══ SUPPLIED PASSAGE ══

Every lesson learned strengthens the network and improves our knowledge of how regenerative farming works across seasons and regions. Every acre improved feeds more people, supports more farmers, and pulls more carbon out of the air.
More Farmers, Not More Factories
The other big difference between Type 1 and Type 2 Growth? Who benefits.
Type 1 Growth concentrates power. It turns small farmers into workers on someone else’s land and funnels profits to a handful of agribusiness giants.
Type 2 Growth distributes power. It makes independent family farmers more successful, strengthens community food systems, and gives people more control over what they eat.
This is why we’ve expanded our network—not just to add farms, but to add the right farms. The farmers we partner with aren’t just suppliers. They’re innovators, testing new ways to farm with nature, not against it.
By working together, we’re not just increasing supply—we’re increasing knowledge. And knowledge compounds.
A Food System That Grows the Right Way
If we wanted to chase Type 1 Growth, we could do what the big guys do—cut corners, pack more animals into less space, and treat land as a disposable resource. But we believe in something better.
Type 2 Growth means:
- More regenerative acres under management—land that improves every year instead of depleting.
- More independent family farmers paid fairly—not squeezed by commodity pricing.
- More knowledge sharing between farms—so everyone benefits, not just a select few.
- More members connected to honest food—knowing exactly where it comes from and how it was raised.
All of which we measure and improve on over time as a Public Benefit Corporation
Not Just Growth. Progress.
The old way of farming treats land, animals, and people as expendable. We see them as the foundation of something better.

═══

▶ [TASK INSTRUCTIONS]: Rewrite the section of the passage on farm growth from "By working together, we’re" to "Just Growth. Progress.", changing "honest food" to "traceable food".

══ PROVIDED DATA ══

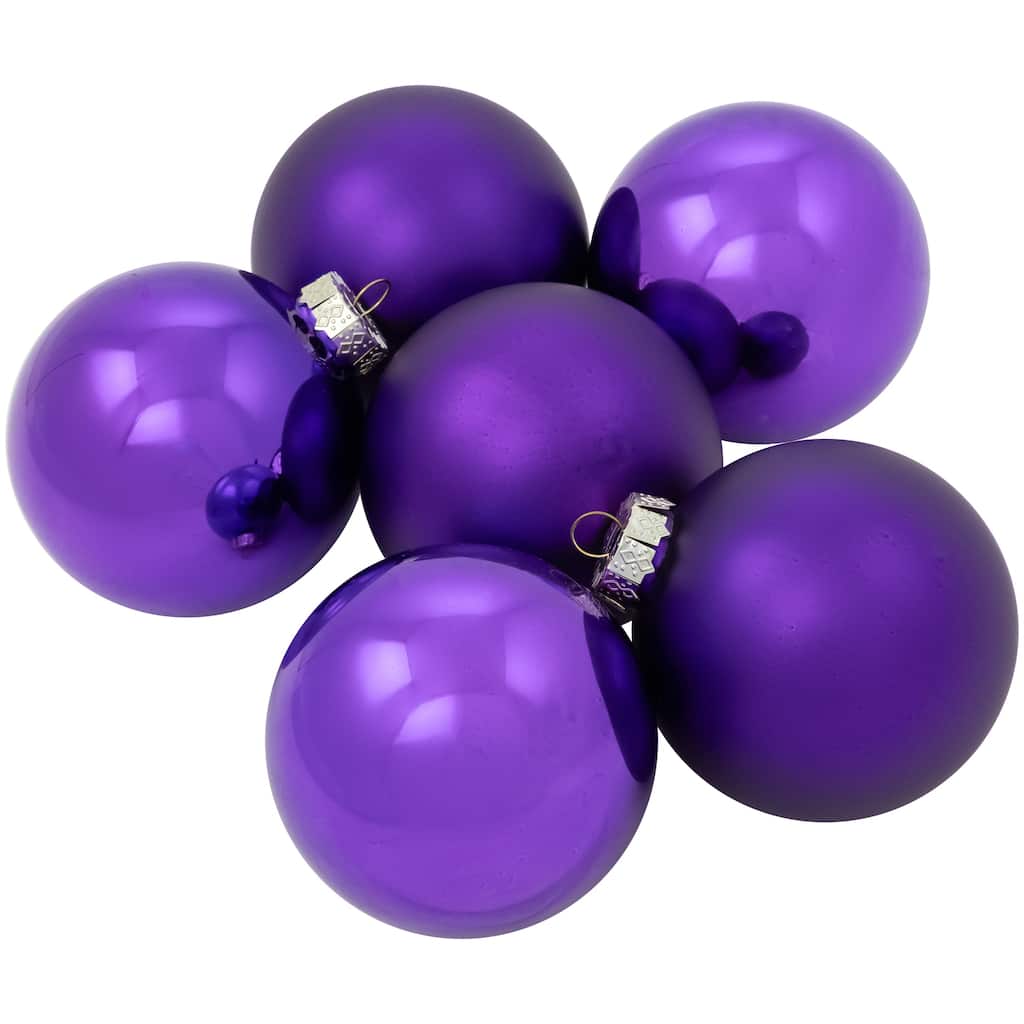2-Finish Christmas Glass Ball Ornaments - 3.25" (80mm) - Purple - 6ct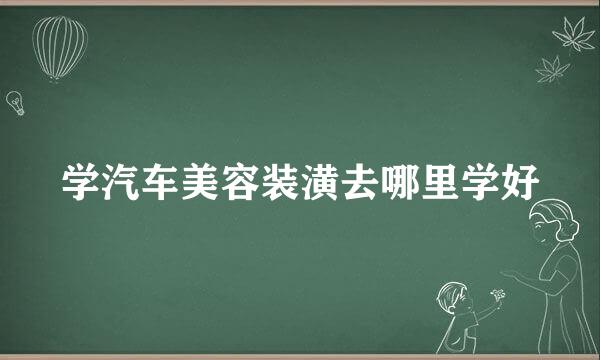 学汽车美容装潢去哪里学好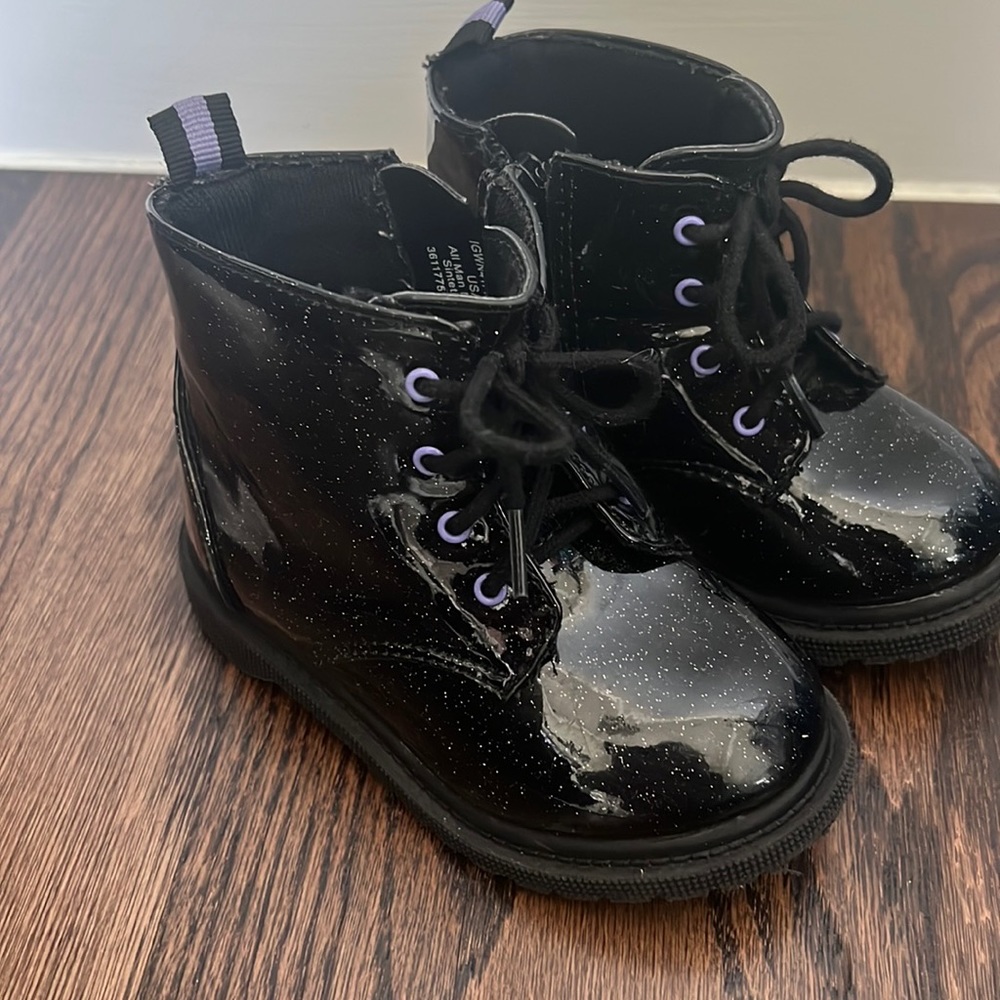 Toddler girls black sparkle boots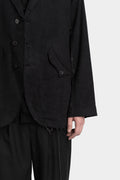 Frayed structured cotton blazer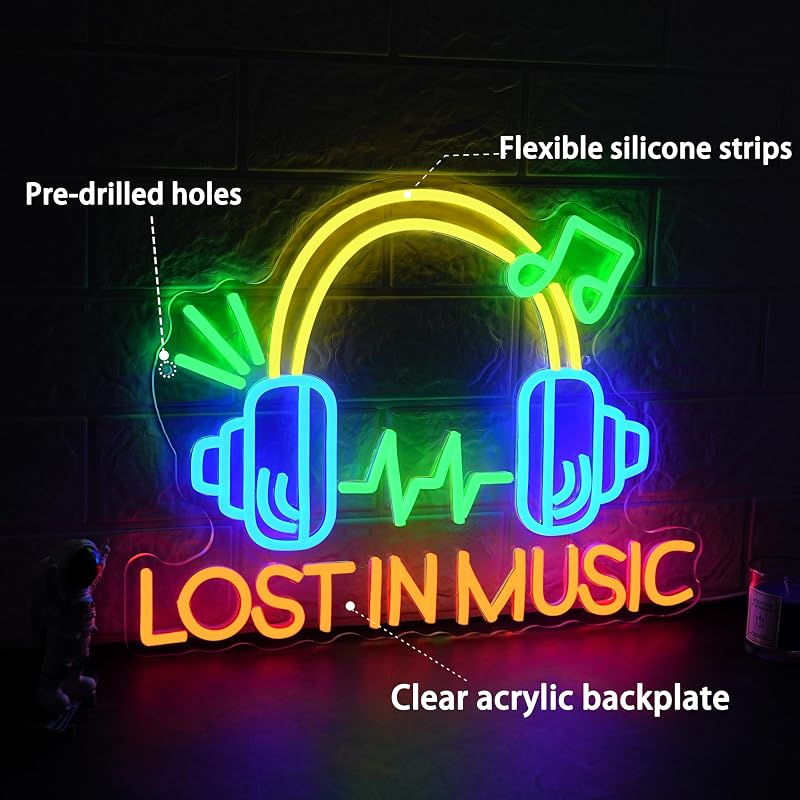 Letrero neón auriculares LED USB para dormitorio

═══

▶ [RESPONSE TO THE EXERCISE]:
By working together, we’re not just increasing supply—we’re increasing knowledge. And knowledge compounds.
A Food System That Grows the Right Way
If we wanted to chase Type 1 Growth, we could do what the big guys do—cut corners, pack more animals into less space, and treat land as a disposable resource. But we believe in something better.
Type 2 Growth means:
- More regenerative acres under management—land that improves every year instead of depleting.
- More independent family farmers paid fairly—not squeezed by commodity pricing.
- More knowledge sharing between farms—so everyone benefits, not just a select few.
- More members connected to traceable food—knowing exactly where it comes from and how it was raised.
All of which we measure and improve on over time as a Public Benefit Corporation
Not Just Growth. Progress.